In his book, Dr. Fung references a quote from Confucius, who states that those who comprehend change also understand the mystical way. This idea of change resonates deeply with music-making and music education. On one hand, we have the parameters of creating music, such as pitch, tonality, rhythmic structure, timbre, and dynamics. On the other hand, the parameters of music education, including developmental appropriateness, the roles of the teacher and student, and evaluation, can be altered instantaneously. As teachers, it is our responsibility to impart knowledge from the past to students who live in the present and will shape the future.
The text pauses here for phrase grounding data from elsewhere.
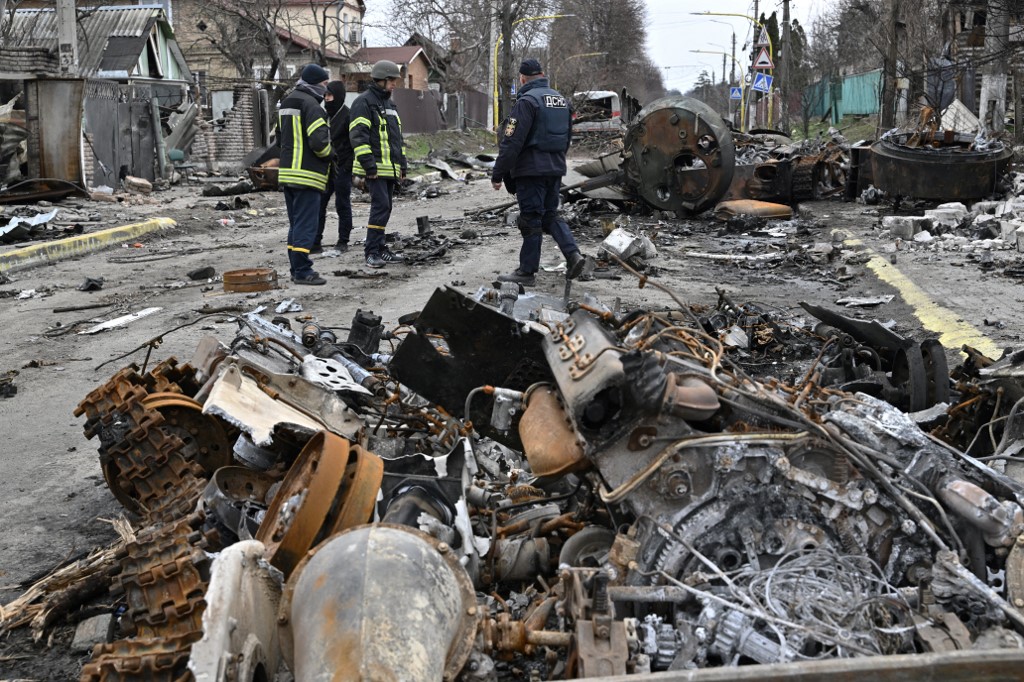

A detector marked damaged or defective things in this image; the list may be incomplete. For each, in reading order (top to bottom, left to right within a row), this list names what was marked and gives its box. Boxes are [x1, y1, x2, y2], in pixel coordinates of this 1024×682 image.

charred machinery part [618, 95, 733, 215]
charred machinery part [868, 130, 1011, 199]
rusted metal plate [868, 130, 1011, 199]
burned vehicle hull [868, 130, 1011, 199]
rusted metal plate [223, 268, 278, 292]
charred machinery part [389, 284, 552, 448]
charred machinery part [196, 462, 274, 540]
charred machinery part [256, 430, 385, 573]
burned truck [2, 274, 1015, 675]
burned vehicle hull [6, 280, 1024, 675]
burned metal debris [6, 278, 1024, 679]
charred machinery part [188, 540, 282, 679]
charred machinery part [280, 522, 479, 675]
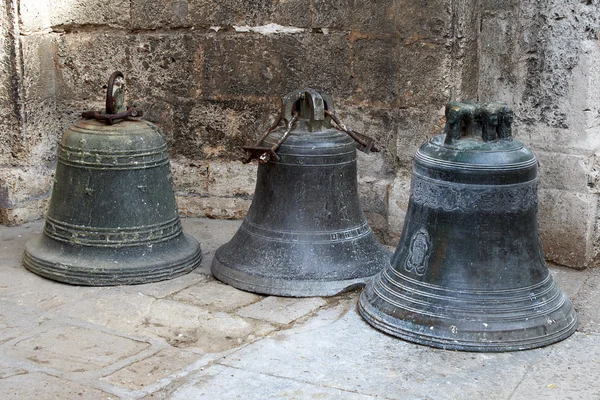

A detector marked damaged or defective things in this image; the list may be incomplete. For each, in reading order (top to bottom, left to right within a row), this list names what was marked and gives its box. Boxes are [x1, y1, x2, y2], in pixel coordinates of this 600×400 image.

corroded metal [24, 72, 202, 284]
corroded metal [213, 90, 392, 296]
corroded metal [358, 101, 580, 352]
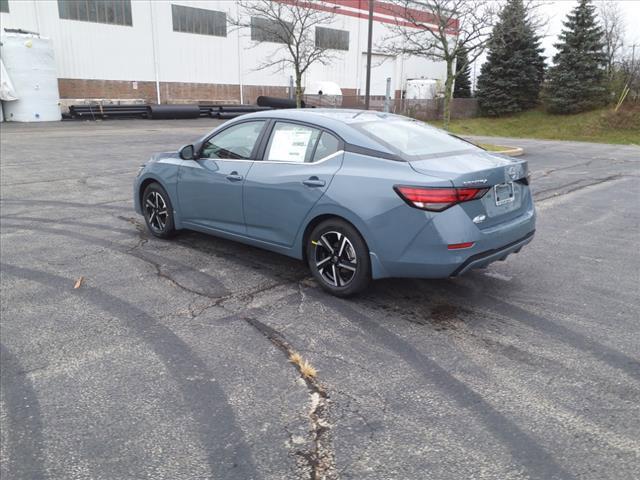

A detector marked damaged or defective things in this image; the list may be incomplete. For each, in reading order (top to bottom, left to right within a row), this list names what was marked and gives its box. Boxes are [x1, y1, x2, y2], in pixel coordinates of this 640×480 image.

pavement crack [242, 316, 338, 478]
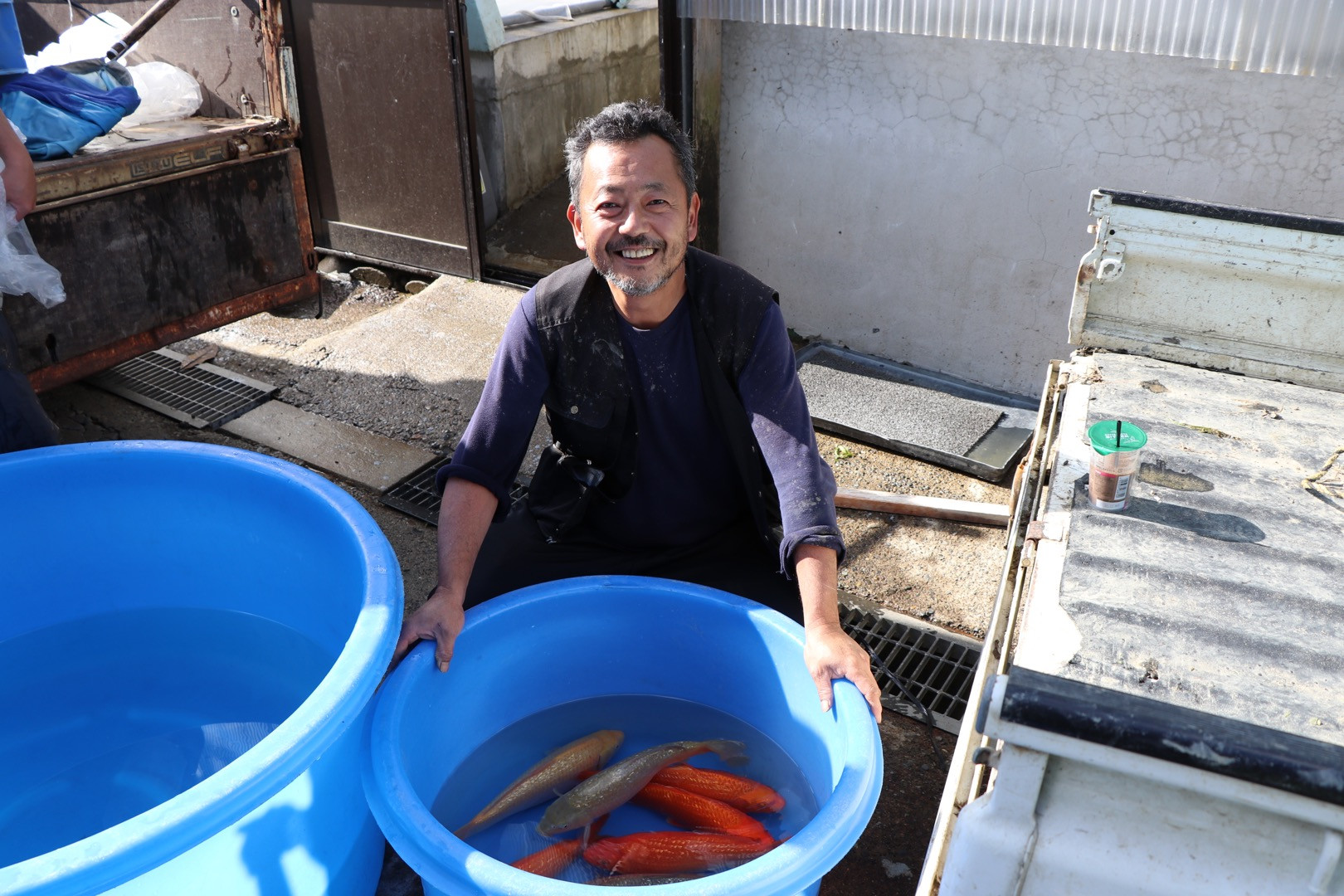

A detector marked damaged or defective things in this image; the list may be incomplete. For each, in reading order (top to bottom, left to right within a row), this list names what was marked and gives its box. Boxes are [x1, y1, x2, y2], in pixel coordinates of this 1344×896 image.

rust stain on metal [30, 275, 318, 395]
cracked concrete wall [720, 24, 1344, 395]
In my view, the fundamental objective of teaching is to demonstrate to students what change truly means. As music educators, we guide students in recognizing the changes within the sounds they produce. For example, when students can identify the transition from a major to a minor triad, they demonstrate an understanding of the underlying changes within the chords. There are numerous examples of how we can relate the concept of change to music composition. It is crucial for us to make a conscious effort to highlight and explore these changes, as they can greatly benefit our students in their journey towards becoming the best version of themselves musically.

In conclusion, my philosophy as a music educator emphasizes the importance of having a genuine passion for music. It is this passion that allows us to inspire and instill a love for music in our students. As educators of music composition, we have a responsibility to broaden our students' musical horizons, encourage them to discover their own unique voices, challenge them to explore new musical opportunities outside of their comfort zones, and provide them with a solid understanding of the history of music creation to propel their own musical endeavors into the future.

Music composition stands apart from other subjects because it empowers students to express their emotions, thoughts, and ideas through music. The dynamic between students and teachers is crucial in the context of teaching music composition. In this yin and yang relationship, teachers impart knowledge and guidance to students, while students also contribute valuable insights and perspectives, which I find to be an enriching part of my own learning process.

Furthermore, a well-crafted and inclusive curriculum is vital. Music educators should incorporate students' interests into the curriculum to maintain their engagement and create a diverse and enjoyable learning environment. By integrating topics that resonate with students, we can ensure their continued interest and foster their enthusiasm for music.

I firmly believe that the students we educate today will be the leaders of tomorrow. It is our responsibility, as music educators, to guide and mentor them, imparting the traditions and values of music, and ensuring its perpetual presence in their lives. By nurturing their musical abilities and igniting their passion for music, we contribute to the ongoing preservation and perpetuation of this art form for generations to come.